→ **TESTO RIPORTATO**
########
Inizia oggi il weekend che ci ha introdotti al lungo anno di Covid anche nella nostra provincia. Lo scorso febbraio 2020, tra sabato 22 e domenica 23, infatti, scattava il primo provvedimento di chiusura delle scuole nella regione, deciso dal Presidente della Regione, Giovanni Toti. Un viatico che ci avrebbe poi portato al lockdown di 69 giorni.
“In seguito alle direttive governative e ministeriali – recitava il comunicato di domenica 23 febbraio 2020 - e considerata la prossimità del territorio ligure con regioni limitrofe nelle quali si sono sviluppati focolai, dalle 00.00 di lunedì 24 e fino alle 24 del 1° marzo 2020 su tutto il territorio regionale, vengono sospese tutte le manifestazioni pubbliche, di qualsiasi natura, la sospensione della partecipazione alle attività ludiche e sportive, la sospensione dei servizi educativi dell’infanzia e delle scuole di ogni ordine e grado, nonché́ della frequenza delle attività̀ scolastiche, universitarie e di alta formazione professionale e dei percorsi di istruzione e formazione professionale”. Con quell’ordinanza venivano anche chiusi al pubblico i musei e gli altri istituti e luoghi della cultura e delle biblioteche, oltre ai concorso pubblici.
########
→ **DATI REGISTRATI**
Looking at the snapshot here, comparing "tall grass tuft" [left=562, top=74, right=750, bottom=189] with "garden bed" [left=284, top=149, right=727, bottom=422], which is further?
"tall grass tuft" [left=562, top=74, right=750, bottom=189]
########
→ **CONSEGNA**
Estrai dal testo riportato, parola per parola, tutto ciò che va da "Inizia oggi il" fino a "di 69 giorni.".

→ **SOLUZIONE**
Inizia oggi il weekend che ci ha introdotti al lungo anno di Covid anche nella nostra provincia. Lo scorso febbraio 2020, tra sabato 22 e domenica 23, infatti, scattava il primo provvedimento di chiusura delle scuole nella regione, deciso dal Presidente della Regione, Giovanni Toti. Un viatico che ci avrebbe poi portato al lockdown di 69 giorni.